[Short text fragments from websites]
------
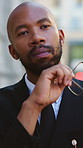 Lawyer, thinking and black man in city, decision for court case results and reflection. Outdoor, African person and attorney in street, professional and contemplation for strategy, choice and mindset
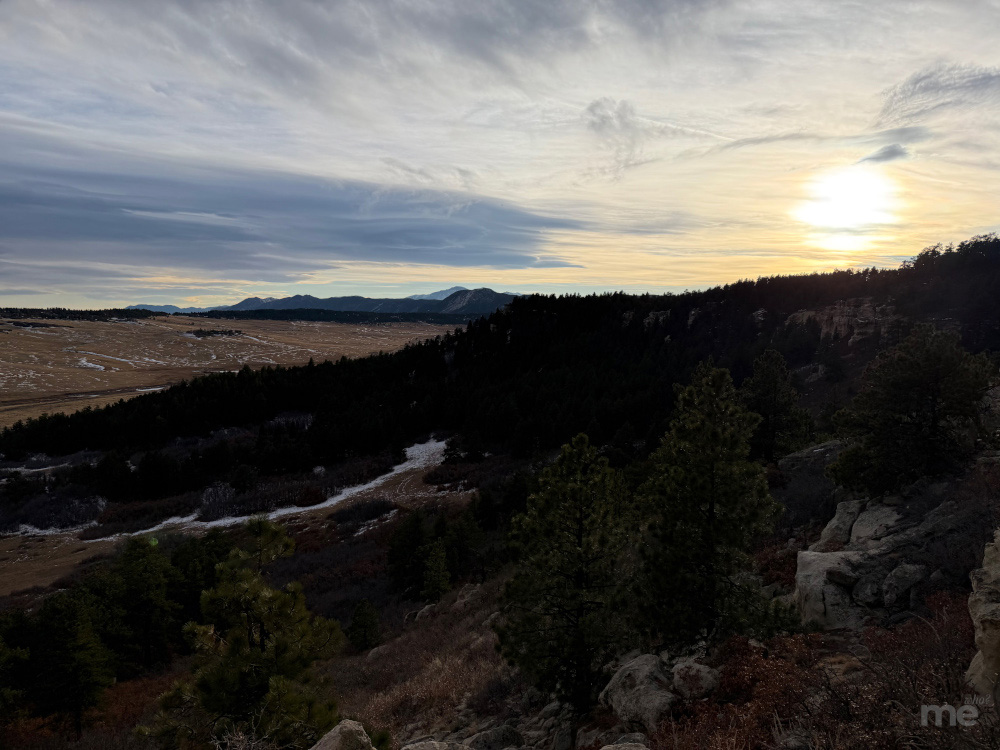 The sun sets over rolling foothills and open plains, with dark pine-covered ridges in the foreground and distant mountains beneath a cloud-streaked sky.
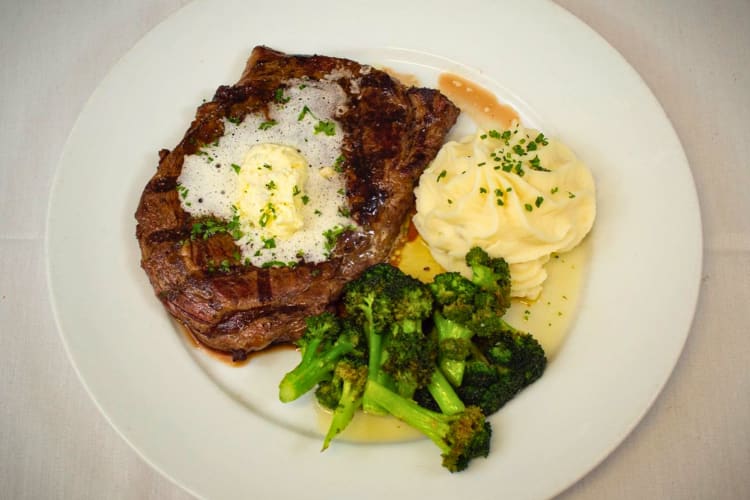 Prime rib with potatoes and broccoli.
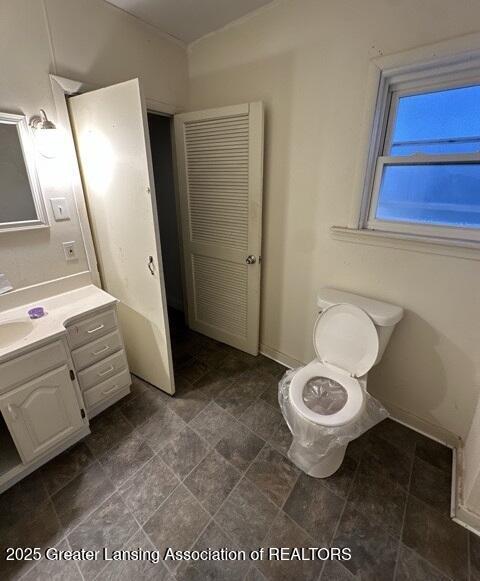 bathroom with vanity and toilet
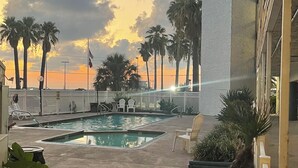A pool area with lounge chairs and palm trees, surrounded by a white fence.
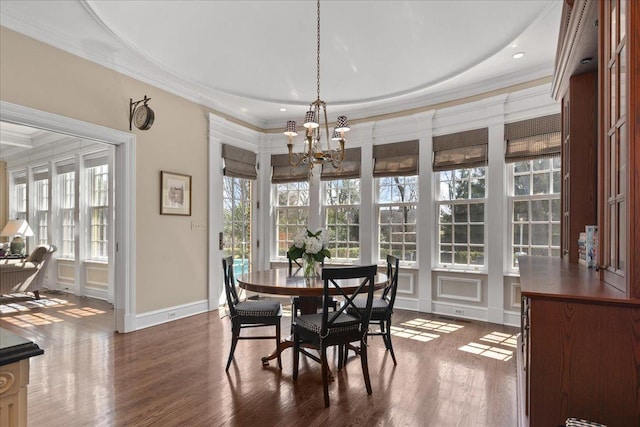 1300 Hackberry Ln, Winnetka, IL 60093 - dining space featuring a chandelier, ornamental molding, plenty of natural light, and dark wood-type flooring
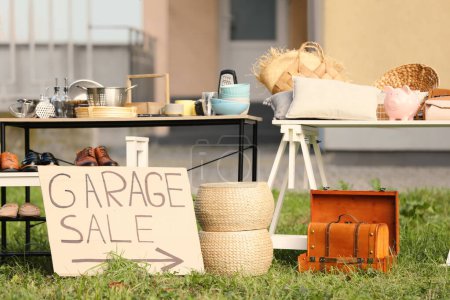 Sign Garage sale written on cardboard near tables with different stuff in yard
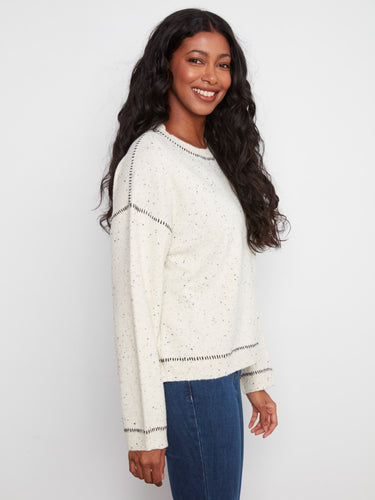 The relaxed fit of this speckled sweater ensures all-day comfort and casual flair by Charlie B.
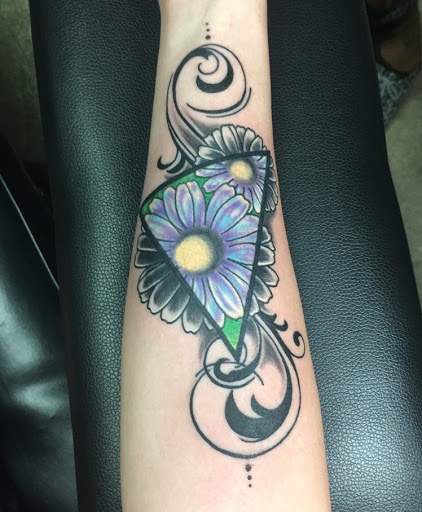 Explore tattoo ideas rib cage, creative tattoo ideas in Clermont, available at Ink Ink Tattoos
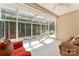 Bright sunroom with lots of windows, light-colored walls, and comfortable furniture at 210 Oak Village Pkwy, Mooresville, NC 28117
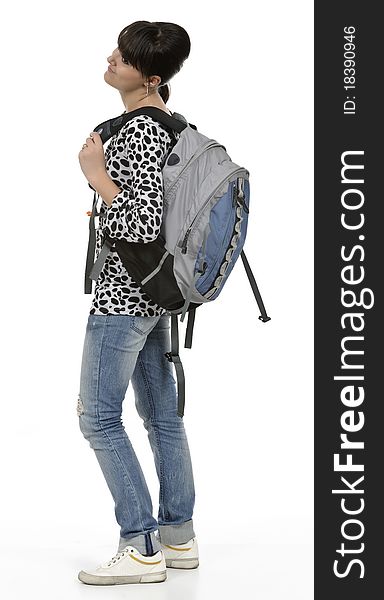 Young student with his backpack, the picture is done in studio, isolated on white. Young student with his backpack, the picture is done in studio, isolated on white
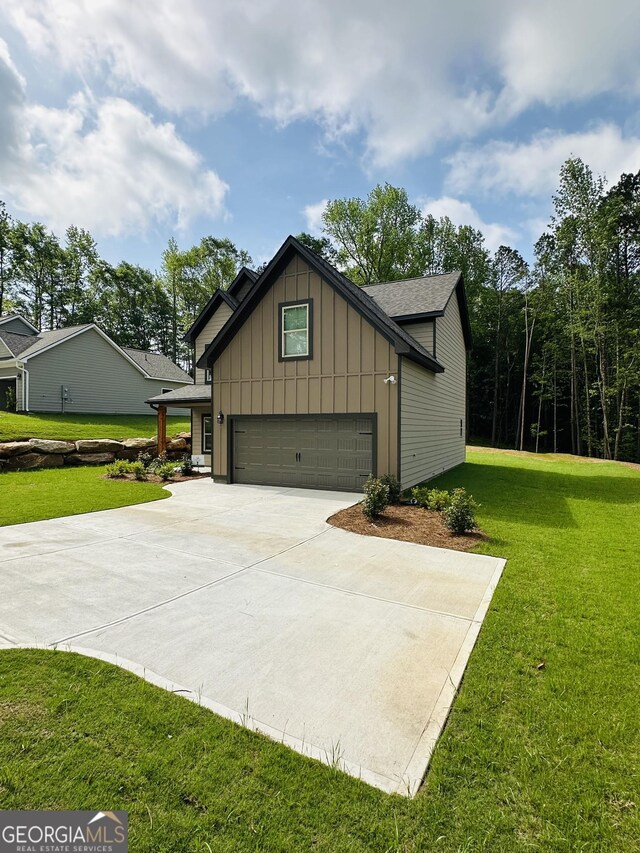 65 Patterson Dr, Franklin, GA 30217 - view of side of property with board and batten siding, a yard, concrete driveway, and a garage
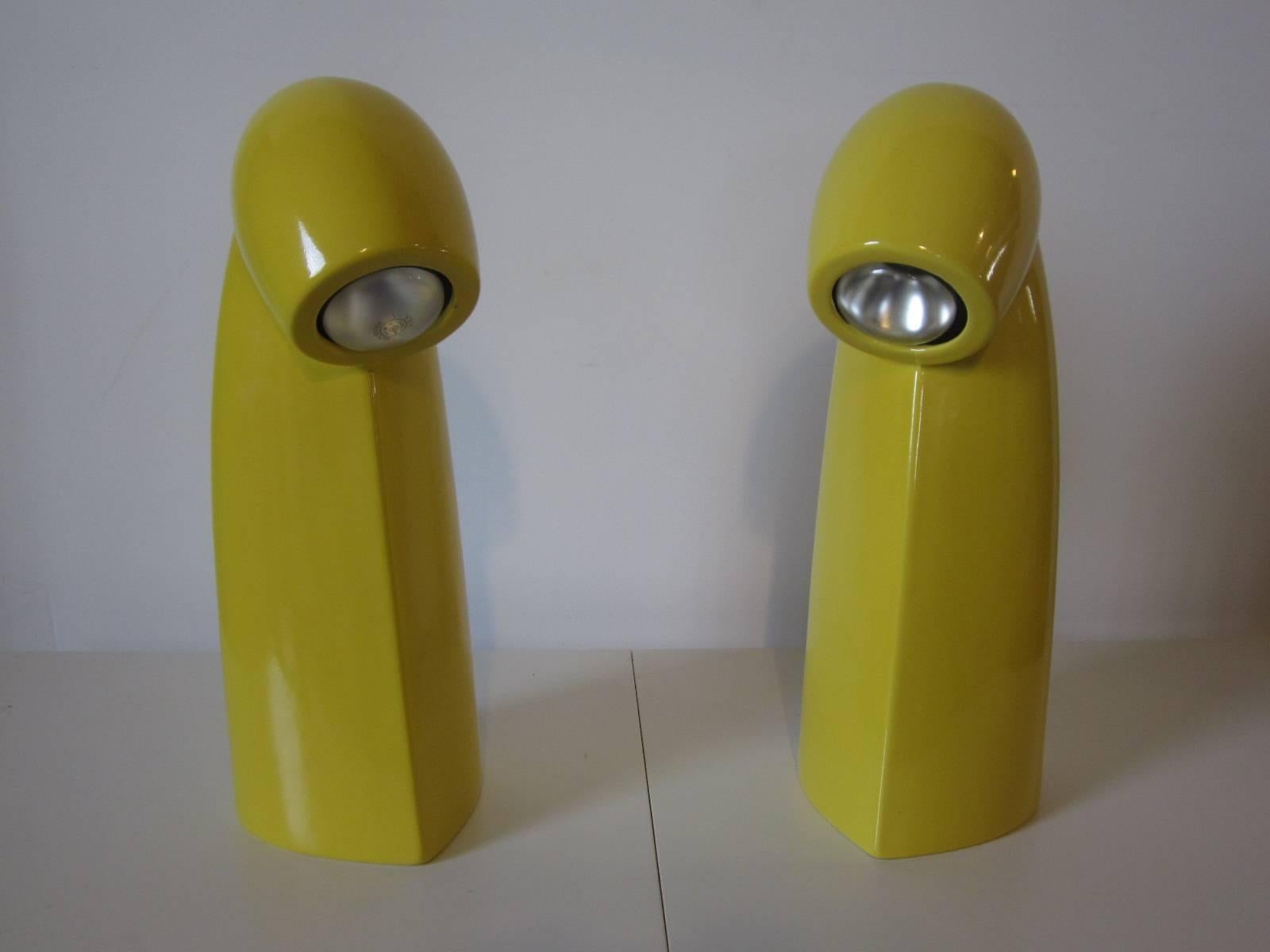 A pair of bright yellow ceramic pottery periscope styled table or desk lamps with upper switch to the back of the head and retractable push in cord to adjust the length. A rare to find matching pair in as new condition nos 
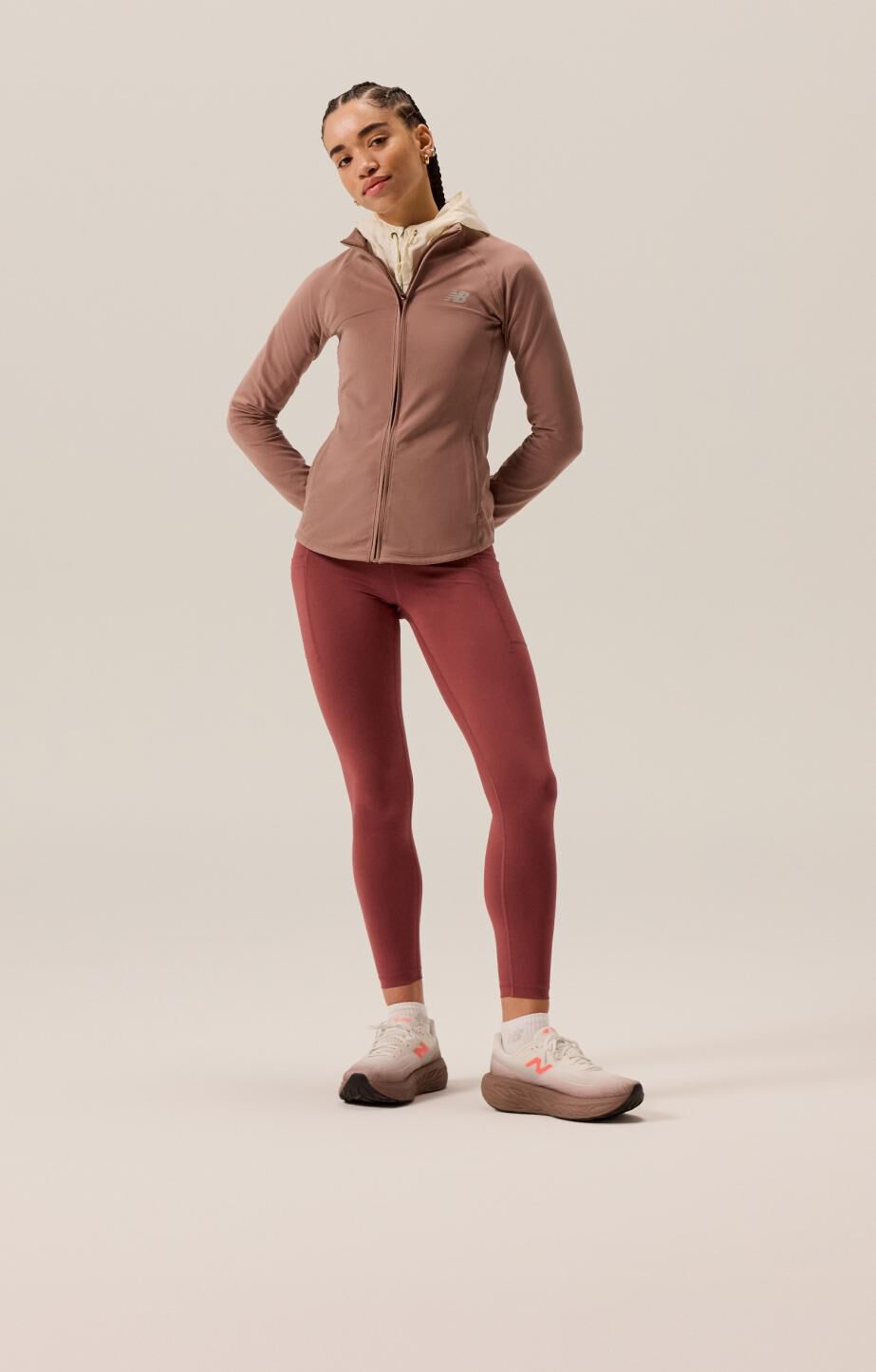 Lady wearing maroon tights and jacket in white and brown running shoes.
------
Required work:
Output all data exactly, omitting images.

Solution to this task:
 Lawyer, thinking and black man in city, decision for court case results and reflection. Outdoor, African person and attorney in street, professional and contemplation for strategy, choice and mindset
 The sun sets over rolling foothills and open plains, with dark pine-covered ridges in the foreground and distant mountains beneath a cloud-streaked sky.
 Prime rib with potatoes and broccoli.
 bathroom with vanity and toilet
A pool area with lounge chairs and palm trees, surrounded by a white fence.
 1300 Hackberry Ln, Winnetka, IL 60093 - dining space featuring a chandelier, ornamental molding, plenty of natural light, and dark wood-type flooring
 Sign Garage sale written on cardboard near tables with different stuff in yard
 The relaxed fit of this speckled sweater ensures all-day comfort and casual flair by Charlie B.
 Explore tattoo ideas rib cage, creative tattoo ideas in Clermont, available at Ink Ink Tattoos
 Bright sunroom with lots of windows, light-colored walls, and comfortable furniture at 210 Oak Village Pkwy, Mooresville, NC 28117
 Young student with his backpack, the picture is done in studio, isolated on white. Young student with his backpack, the picture is done in studio, isolated on white
 65 Patterson Dr, Franklin, GA 30217 - view of side of property with board and batten siding, a yard, concrete driveway, and a garage
 A pair of bright yellow ceramic pottery periscope styled table or desk lamps with upper switch to the back of the head and retractable push in cord to adjust the length. A rare to find matching pair in as new condition nos 
 Lady wearing maroon tights and jacket in white and brown running shoes.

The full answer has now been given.